Wednesday, March 13, 2013

Seperating Ligaments and Needs




                My intention this weekend was to relax and catch up on my homework. To some extent I was able to fulfill this goal but my progress came to a near crawl when I received news that one of my best friends, gone with her family for the weekend, had fallen down a flight of stairs. As her roommate passed on all of the information that she had been made aware of I began a set of calculations that accompany any bit of news that I receive throughout the day, estimating the likelihood of disaster and planning for the worst by default…. thank God my friend had only separated her shoulder and was on her way back to the dorms with a three to six week recovery time and a full prescription of Vicodin.

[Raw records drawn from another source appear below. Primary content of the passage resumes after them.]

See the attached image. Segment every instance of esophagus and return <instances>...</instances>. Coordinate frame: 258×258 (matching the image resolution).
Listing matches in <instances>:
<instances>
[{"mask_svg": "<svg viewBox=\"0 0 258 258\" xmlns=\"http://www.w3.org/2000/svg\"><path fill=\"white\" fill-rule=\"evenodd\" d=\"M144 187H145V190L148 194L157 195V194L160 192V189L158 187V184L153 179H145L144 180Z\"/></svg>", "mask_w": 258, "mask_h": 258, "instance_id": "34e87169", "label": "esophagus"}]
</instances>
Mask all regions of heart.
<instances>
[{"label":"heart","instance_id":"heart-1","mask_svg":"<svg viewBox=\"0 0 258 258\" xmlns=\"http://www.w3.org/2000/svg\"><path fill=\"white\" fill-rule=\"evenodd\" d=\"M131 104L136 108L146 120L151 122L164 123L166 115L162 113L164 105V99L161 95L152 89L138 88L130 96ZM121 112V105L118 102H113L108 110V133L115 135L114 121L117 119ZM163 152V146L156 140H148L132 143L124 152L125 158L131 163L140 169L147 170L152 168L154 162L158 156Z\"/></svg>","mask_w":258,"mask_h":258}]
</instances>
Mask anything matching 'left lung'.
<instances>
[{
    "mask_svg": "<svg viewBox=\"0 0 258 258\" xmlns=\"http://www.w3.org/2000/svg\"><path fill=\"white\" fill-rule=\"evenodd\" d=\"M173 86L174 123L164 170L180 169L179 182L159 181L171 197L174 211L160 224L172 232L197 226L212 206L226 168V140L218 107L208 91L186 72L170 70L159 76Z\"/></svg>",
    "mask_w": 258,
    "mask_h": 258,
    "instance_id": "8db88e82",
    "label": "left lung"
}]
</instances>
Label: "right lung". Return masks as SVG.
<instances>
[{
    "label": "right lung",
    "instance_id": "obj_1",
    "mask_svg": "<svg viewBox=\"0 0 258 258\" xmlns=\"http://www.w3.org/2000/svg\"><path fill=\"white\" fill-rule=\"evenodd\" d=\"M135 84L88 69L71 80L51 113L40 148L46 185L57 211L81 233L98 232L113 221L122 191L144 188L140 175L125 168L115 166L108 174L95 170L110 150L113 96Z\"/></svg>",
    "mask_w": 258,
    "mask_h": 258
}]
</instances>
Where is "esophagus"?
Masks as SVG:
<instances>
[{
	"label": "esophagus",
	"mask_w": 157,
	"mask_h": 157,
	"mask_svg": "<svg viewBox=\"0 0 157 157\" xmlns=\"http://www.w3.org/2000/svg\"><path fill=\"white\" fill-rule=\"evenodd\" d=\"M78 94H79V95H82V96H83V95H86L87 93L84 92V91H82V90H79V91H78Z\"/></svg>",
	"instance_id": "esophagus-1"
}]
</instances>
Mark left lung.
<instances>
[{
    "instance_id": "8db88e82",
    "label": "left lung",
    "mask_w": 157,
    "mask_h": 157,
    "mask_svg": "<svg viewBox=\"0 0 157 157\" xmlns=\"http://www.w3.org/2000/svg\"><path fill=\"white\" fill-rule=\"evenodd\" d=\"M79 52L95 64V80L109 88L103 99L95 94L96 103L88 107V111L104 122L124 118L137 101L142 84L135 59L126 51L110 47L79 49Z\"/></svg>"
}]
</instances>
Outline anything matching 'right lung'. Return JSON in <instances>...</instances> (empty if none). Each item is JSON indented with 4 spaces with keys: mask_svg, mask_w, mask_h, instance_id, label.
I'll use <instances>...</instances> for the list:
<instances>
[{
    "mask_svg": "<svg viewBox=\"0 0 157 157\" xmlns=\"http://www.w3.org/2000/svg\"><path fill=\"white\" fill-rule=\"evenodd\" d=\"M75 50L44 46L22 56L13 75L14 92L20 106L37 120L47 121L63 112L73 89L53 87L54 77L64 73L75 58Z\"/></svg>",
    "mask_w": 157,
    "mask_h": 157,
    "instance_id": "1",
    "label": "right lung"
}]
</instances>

                That night I helper her to change clothes, put on her sling, ice her shoulder, eat food, do laundry, and various other tasks which had suddenly leapt from menial to skillful as she had lost mobility in one of her arms. The next morning I repeated this process only to find that my caretaking skills had fallen short as I pulled her hair back into a ponytail where it would be safe from the sickness that was sure to ensue. As I blocked out the sounds of her heaving I couldn’t help but to wonder what had gone wrong and was horrified at the realization that followed; I can’t take care of anybody else until I figure out how to take care of myself.
                This past week has been a struggle for me-- perhaps the toughest period of time I have dealt with in my college experience thus far. With a heavy class load came necessary hours of studying which were soon replaced by hours of tedious dramaturgical research. Before I realized what was happening I had fallen behind in all of my classes, lost touch with my closest friends, and worked myself into a chest cold. What on earth made me think I had the right to take care of the people around me when I clearly don’t even have my own needs accounted for?
                It could be that this inherent compassion for those around me stems from my desire to be invested in, or that my poor relationship with my biological father had caused me to compensate in a maternal sense. After much speculation I have come to a far more unsettling conclusion; that my need to care for the people around me allows me to justify my lack of personal care. That is, the more I wear myself out in attempt to keep the people around me happy and healthy, the less time and energy I have to handle my own needs.
                I don’t know what this says about my character or the people I surround myself with, and for now I have no intention of pursuing change. Instead I am grateful that I have been given the perspective to comprehend the motives behind my actions. Of course this comprehension comes with the obligation to change and grow but for now I am just going to content myself with acknowledging the truth.